BEGIN
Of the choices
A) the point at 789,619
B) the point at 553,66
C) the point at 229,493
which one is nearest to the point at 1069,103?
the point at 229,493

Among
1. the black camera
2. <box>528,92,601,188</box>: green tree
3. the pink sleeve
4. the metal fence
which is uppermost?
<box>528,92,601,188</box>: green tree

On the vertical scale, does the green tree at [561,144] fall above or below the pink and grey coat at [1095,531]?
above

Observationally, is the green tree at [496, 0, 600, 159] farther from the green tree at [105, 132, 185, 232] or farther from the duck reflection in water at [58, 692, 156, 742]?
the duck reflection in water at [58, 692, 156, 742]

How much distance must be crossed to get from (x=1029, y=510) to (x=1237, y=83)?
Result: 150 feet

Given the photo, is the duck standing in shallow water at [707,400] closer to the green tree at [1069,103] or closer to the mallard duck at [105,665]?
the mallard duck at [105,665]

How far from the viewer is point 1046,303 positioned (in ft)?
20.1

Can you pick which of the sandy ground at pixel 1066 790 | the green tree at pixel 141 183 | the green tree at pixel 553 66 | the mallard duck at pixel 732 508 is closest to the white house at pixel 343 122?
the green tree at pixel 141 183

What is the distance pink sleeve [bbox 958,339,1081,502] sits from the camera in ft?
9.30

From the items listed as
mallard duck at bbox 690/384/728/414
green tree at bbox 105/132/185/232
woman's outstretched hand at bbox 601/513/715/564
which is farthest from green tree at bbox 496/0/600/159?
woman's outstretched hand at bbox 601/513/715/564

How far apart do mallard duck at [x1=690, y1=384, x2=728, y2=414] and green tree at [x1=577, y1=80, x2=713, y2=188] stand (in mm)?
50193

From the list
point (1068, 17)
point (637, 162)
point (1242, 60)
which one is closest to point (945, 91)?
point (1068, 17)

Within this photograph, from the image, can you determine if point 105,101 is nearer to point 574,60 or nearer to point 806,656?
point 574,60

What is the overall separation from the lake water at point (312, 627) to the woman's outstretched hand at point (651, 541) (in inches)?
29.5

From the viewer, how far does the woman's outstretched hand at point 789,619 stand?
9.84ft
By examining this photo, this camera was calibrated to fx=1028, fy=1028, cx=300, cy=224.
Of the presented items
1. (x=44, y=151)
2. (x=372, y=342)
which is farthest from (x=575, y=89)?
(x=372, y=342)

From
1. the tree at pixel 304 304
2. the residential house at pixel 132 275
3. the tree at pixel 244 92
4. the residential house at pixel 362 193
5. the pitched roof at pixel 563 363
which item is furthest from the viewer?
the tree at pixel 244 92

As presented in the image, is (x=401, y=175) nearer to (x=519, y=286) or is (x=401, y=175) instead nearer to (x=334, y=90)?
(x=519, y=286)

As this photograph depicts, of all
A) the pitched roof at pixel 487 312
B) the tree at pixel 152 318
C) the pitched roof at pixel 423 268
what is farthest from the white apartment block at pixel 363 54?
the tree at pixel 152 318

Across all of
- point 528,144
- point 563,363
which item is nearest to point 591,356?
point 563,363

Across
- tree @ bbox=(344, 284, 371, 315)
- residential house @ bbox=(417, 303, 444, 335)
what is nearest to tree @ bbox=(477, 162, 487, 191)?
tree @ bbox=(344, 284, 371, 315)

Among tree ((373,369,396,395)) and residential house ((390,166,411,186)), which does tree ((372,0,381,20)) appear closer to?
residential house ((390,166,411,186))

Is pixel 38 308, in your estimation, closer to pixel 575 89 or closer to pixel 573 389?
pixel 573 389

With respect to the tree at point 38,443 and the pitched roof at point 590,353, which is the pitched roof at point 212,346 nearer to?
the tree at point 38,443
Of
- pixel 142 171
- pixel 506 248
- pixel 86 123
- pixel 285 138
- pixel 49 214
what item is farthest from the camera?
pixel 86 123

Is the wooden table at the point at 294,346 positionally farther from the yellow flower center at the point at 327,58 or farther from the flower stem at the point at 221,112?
END
> [Prompt]:
Starting from the line containing "As presented in", repeat each line through the end of the entries, exactly.

> [Response below]:
As presented in the image, is (x=401, y=175) nearer to (x=519, y=286) or is (x=401, y=175) instead nearer to (x=334, y=90)?
(x=519, y=286)

As this photograph depicts, of all
A) the pitched roof at pixel 487 312
B) the tree at pixel 152 318
C) the pitched roof at pixel 423 268
what is farthest from the white apartment block at pixel 363 54?
the tree at pixel 152 318

Across all of
- point 528,144
- point 563,363
which item is nearest to point 591,356?
point 563,363

Across
- tree @ bbox=(344, 284, 371, 315)
- residential house @ bbox=(417, 303, 444, 335)
what is nearest to tree @ bbox=(477, 162, 487, 191)?
tree @ bbox=(344, 284, 371, 315)

Among tree ((373,369,396,395)) and residential house ((390,166,411,186)), which does tree ((372,0,381,20)) appear closer to?
residential house ((390,166,411,186))

Is pixel 38 308, in your estimation, closer to pixel 575 89 or closer to pixel 573 389?
pixel 573 389

With respect to the tree at point 38,443 and the pitched roof at point 590,353, which is the pitched roof at point 212,346 nearer to?
the tree at point 38,443
Of
- pixel 142 171
- pixel 506 248
- pixel 86 123
- pixel 285 138
- pixel 49 214
what item is farthest from the camera?
pixel 86 123

Is the wooden table at the point at 294,346 positionally farther from the yellow flower center at the point at 327,58 or farther from the flower stem at the point at 221,112?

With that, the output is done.